#ubuntuforums 2011-08-01
<s-fox> Hello
<Bachstelze> hey s-fox 
<s-fox> Hey Bachstelze , how are you doing?
<Bachstelze> very well
<s-fox> Good to hear!
<Bachstelze> just got back from Tunisia yesterday
<Bachstelze> and dnow I must get ready to go to the States :p
<s-fox> Nice.
<Bachstelze> yourself ?
<s-fox> Not bad, just flew in from Tokyo at the weekend. Little jet lagged.
<s-fox> Trip to USA work or pleasure?
<Bachstelze> a little bit of both, I'll be an exchange student
<s-fox> That sounds like a lot of fun.
<Bachstelze> yeah, I'm really looking forward to it
<s-fox> I would be too. Exciting.
<s-fox> When do you fly? This week?
<Bachstelze> oh no, in September
<Bachstelze> but therer's a lot to do with visa stuff, etc.
 * s-fox nods.  I remember getting my visa for USA.  Bit of a pain ;)

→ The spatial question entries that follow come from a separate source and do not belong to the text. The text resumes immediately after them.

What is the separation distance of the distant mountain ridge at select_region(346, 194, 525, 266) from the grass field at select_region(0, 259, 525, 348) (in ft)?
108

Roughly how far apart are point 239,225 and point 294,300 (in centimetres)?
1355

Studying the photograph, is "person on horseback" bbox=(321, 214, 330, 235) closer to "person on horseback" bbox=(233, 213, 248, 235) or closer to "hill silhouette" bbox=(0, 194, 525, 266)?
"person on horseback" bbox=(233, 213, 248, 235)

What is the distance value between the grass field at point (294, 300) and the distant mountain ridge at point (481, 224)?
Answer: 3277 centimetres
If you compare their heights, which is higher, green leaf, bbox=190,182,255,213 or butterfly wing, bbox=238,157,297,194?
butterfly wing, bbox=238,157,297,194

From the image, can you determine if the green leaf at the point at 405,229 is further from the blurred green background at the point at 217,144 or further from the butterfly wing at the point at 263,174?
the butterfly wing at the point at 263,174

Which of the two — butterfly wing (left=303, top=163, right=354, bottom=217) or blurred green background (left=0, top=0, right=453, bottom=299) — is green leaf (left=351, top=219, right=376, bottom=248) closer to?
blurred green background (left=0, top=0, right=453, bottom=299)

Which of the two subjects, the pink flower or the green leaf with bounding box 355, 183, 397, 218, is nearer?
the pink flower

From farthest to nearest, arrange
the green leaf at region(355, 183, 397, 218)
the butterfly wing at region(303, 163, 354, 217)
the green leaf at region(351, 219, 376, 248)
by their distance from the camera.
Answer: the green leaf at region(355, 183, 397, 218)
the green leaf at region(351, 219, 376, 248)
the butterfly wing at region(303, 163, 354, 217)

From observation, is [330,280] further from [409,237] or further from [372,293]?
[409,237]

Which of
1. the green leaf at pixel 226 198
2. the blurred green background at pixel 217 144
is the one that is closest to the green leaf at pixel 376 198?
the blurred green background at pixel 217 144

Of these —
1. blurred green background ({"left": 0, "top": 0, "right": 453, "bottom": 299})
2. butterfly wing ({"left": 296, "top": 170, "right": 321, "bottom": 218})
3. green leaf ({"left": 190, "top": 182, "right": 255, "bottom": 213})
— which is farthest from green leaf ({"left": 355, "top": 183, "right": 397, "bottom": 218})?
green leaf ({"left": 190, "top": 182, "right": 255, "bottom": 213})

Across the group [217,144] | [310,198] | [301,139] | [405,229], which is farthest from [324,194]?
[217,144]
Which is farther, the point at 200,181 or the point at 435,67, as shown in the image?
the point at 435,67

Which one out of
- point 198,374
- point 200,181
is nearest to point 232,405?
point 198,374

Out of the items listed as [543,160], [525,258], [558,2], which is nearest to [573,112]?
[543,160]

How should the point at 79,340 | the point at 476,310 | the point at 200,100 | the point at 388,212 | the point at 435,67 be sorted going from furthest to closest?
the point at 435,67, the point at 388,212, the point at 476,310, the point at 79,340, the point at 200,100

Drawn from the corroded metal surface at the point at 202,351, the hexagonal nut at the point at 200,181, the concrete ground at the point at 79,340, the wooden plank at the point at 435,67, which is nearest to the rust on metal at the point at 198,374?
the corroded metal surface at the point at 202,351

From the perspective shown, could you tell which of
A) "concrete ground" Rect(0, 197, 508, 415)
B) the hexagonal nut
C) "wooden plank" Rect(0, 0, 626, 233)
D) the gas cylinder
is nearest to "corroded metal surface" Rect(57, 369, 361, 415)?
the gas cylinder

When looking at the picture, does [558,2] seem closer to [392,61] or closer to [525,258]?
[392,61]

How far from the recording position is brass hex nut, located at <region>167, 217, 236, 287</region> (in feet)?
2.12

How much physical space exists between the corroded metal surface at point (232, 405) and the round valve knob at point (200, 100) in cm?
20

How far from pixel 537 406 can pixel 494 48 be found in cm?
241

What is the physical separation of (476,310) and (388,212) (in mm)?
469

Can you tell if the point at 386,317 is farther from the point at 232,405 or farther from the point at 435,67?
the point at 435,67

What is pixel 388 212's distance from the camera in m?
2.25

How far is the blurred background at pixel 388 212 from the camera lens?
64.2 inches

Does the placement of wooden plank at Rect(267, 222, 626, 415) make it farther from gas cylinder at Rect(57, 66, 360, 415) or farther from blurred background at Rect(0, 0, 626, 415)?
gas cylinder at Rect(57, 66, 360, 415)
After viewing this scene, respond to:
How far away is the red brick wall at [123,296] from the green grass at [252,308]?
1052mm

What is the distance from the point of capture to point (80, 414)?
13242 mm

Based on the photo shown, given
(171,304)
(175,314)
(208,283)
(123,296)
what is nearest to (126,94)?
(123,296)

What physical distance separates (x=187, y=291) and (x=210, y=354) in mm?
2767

<s-fox> At least you have plenty of time to get everything packed and sorted
<s-fox> Oh by the way, I have noticed your thread in the RC Bachstelze .  Not looked properly yet but will have a look soon.
<Bachstelze> okay, great
<s-fox> Hey nothingspecial  :)
<nothingspecial> s-fox: Hey:)
<s-fox> How are you?
<nothingspecial> fine thanks, and you?
<s-fox> A little tired, jet lagged. Also at work which sucks. ;)
<lordievader> Hello
<s-fox> O/
#ubuntuforums 2011-08-02
<rectec794613> do you guys help out kde users or is there a special channel for that?
<Pici> rectec794613: technically the support channels are #ubuntu and #kubuntu, #ubuntuforums is sadly a lot quieter than those channels.
<rectec794613> aw
<rectec794613> ok thanks i'll be on kubuntu
#ubuntuforums 2011-08-03
<sdhasu> suck my dick
<sdhasu> !ops
<ubot4> zenrox, byen, frodon, KiwiNZ, zenwhen, jdong, KingBahamut, PriceChild, ubuntugeek, ubuntu_demon, darkmatter, Brunellus, panickedthumb, jenda, Teknoviking, k_mandla, bapoumba, jacob, macogw, bodhi_zazen, LaRoza or pmdgandalf!
<sdhasu> !staff
<ubot4> hey Christel, Dave2, Gary, KB1JWQ, Levia, Martinp23, SportsChick, VorTechS, jayne, jenda, marienz, nalioth, niko, nhandler, rob, stew or tomaw, I could use a bit of your time :)
<sdhasu> suck my dick
<sdhasu> !staff
<sdhasu> !ops
<sdhasu> suck my cock
<Scaatis> Hello. My .xsession-errors file is filled with hundreds of the following message: "(nautilus:1597): GLib-GObject-CRITICAL **: g_value_get_object: assertion `G_VALUE_HOLDS_OBJECT (value)' failed"
<Scaatis> any idea what is causing that?
#ubuntuforums 2011-08-05
<s-fox> Hello.
<s-fox> Time to go. Goodbye.
<Duckfd> Hello, I am Aquix
#ubuntuforums 2011-08-07
<Shadow__X> is there any revision systems that handle word document changes like dropbox does?